Après la campagne « Ali Juppé » et celle, plus récente, contre François Fillon surnommé « Farid Fillon », c’est au tour d’Emmanuel Macron d’être l’objet de saillies de la fachosphère. L’ancien ministre de l’Economie est en effet accusé par une frange extrémiste d’accointances avec l’Islam. Et comme il fallait bien lui trouver un sobriquet à consonance arabe, la fachosphère a décidé de surnommer l’ex-banquier « Djamel Macron. » Si bien qu’un compte Twitter a même été créé à ce nom. L’ancien ministre est affublé d’une barbe, ce qui lui donne des faux airs d’Abraham Lincoln. On y lit, dans sa biographie, les principaux reproches faits par l’extrême droite à Emmanuel Macron : « Les migrants sont une aubaine économique » ou encore « La laïcité ne doit pas gêner nos concitoyens islamistes. »

« En marche… vers la charia »

Tout semble être parti d’une simple phrase sur l’immigration. Pour l’ancien ministre de l’Economie, l’arrivée de migrant est « une opportunité économique incroyable. » Pas forcément du goût de l’extrême droite, cette phrase d’Emmanuel Macron suffirait, selon la fachosphère, à montrer le laxisme du candidat à la présidentielle en matière de politique migratoire. Une autre déclaration, dans laquelle Emmanuel Macron affirme que « la laïcité n’est qu’une arme contre les musulmans », a également fait mouche.

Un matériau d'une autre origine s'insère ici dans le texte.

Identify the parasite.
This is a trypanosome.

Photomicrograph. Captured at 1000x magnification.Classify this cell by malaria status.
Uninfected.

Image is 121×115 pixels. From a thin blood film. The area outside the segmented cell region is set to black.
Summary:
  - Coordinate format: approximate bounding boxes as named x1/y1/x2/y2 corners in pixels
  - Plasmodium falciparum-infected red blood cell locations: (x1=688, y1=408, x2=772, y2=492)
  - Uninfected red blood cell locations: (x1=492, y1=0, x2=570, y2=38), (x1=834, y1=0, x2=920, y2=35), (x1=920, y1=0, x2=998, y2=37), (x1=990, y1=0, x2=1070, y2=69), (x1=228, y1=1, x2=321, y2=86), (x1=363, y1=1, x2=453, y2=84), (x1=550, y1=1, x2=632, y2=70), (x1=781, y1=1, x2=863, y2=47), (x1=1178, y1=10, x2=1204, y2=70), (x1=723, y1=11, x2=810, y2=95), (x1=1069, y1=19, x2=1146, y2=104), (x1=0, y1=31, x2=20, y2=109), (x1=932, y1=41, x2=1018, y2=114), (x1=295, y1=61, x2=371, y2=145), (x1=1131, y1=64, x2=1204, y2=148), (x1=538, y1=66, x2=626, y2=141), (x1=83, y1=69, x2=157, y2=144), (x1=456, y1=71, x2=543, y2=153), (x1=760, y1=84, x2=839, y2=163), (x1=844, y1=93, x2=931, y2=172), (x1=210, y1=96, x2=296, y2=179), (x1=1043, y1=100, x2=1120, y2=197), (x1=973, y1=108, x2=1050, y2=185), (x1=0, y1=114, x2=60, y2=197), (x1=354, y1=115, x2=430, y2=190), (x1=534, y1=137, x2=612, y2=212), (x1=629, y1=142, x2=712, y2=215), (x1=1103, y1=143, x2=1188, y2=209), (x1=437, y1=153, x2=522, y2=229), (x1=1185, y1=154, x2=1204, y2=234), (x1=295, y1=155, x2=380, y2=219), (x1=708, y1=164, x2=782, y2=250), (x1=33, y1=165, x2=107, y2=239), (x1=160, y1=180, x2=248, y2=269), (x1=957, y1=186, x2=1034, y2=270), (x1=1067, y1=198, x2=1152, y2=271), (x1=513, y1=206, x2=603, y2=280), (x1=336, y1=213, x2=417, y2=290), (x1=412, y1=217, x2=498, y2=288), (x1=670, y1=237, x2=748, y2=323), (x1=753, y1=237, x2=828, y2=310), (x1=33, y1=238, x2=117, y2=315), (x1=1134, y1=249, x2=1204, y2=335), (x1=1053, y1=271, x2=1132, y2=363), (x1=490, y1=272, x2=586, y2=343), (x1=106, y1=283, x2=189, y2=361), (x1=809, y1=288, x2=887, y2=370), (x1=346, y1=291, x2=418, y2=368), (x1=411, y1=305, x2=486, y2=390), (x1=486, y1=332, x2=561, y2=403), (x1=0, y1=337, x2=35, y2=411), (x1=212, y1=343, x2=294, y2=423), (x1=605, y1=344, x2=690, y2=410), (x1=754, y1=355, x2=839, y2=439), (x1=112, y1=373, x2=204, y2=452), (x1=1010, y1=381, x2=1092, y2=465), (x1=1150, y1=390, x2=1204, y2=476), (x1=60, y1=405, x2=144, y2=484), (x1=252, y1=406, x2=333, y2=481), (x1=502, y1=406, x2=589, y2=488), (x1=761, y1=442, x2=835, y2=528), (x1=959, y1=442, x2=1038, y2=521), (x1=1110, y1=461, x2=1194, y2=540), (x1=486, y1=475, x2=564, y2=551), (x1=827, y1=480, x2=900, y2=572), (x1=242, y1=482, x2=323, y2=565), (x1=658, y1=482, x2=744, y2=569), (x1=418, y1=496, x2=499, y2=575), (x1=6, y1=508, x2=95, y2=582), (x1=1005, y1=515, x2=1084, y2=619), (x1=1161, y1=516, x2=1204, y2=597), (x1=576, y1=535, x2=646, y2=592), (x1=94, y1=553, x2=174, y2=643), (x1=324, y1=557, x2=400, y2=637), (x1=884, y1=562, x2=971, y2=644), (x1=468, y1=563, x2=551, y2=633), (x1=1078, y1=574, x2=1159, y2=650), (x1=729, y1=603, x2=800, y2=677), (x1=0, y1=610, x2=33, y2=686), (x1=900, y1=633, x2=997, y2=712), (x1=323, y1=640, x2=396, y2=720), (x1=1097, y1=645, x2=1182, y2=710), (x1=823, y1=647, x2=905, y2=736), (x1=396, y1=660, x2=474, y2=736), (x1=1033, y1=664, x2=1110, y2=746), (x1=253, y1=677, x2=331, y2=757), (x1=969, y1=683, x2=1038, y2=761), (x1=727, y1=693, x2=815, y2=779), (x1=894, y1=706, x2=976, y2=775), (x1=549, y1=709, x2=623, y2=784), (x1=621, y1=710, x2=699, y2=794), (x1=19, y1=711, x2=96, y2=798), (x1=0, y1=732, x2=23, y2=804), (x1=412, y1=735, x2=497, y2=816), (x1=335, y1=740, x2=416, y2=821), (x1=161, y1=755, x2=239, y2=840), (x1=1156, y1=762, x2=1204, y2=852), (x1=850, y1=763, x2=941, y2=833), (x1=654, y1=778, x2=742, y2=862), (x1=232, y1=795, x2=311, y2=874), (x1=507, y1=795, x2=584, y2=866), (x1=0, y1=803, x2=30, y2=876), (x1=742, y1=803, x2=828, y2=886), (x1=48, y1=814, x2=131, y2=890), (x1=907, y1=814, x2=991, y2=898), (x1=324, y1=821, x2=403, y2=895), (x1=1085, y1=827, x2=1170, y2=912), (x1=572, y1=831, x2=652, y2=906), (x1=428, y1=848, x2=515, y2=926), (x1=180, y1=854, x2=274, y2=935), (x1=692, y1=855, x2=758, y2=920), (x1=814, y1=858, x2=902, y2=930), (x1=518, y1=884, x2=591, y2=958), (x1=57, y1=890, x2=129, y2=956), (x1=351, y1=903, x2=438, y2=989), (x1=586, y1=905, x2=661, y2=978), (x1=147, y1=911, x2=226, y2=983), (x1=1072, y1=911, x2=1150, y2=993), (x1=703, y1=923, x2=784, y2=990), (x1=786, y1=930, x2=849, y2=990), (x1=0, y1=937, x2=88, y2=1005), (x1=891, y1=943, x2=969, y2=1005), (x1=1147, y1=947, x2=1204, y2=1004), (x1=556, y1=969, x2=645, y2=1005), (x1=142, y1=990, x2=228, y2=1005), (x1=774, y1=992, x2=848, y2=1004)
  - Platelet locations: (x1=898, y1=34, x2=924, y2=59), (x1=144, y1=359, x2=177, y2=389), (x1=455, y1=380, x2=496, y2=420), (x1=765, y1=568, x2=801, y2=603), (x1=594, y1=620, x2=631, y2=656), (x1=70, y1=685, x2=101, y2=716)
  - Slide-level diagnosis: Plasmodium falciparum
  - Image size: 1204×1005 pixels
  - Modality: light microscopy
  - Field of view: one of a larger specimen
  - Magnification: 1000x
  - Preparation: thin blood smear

Comme Juppé et Fillon avant lui, à la droite de la droite, on reproche à Emmanuel Macron d’être trop tendre avec l’Islam. Et ce n’est pas le tweet du CCIF — supprimé depuis — reprenant des déclarations d’Emmanuel Macron qui a calmé les réseaux sociaux. Du côté de la fachosphère, on met donc Macron dans le même sac que Fillon, celui des collaborateurs de l’islamisme. Si bien que le mouvement d’Emmanuel Macron a été rebaptisé « En marche… vers la charia. » La campagne présidentielle risque de paraître très, très longue.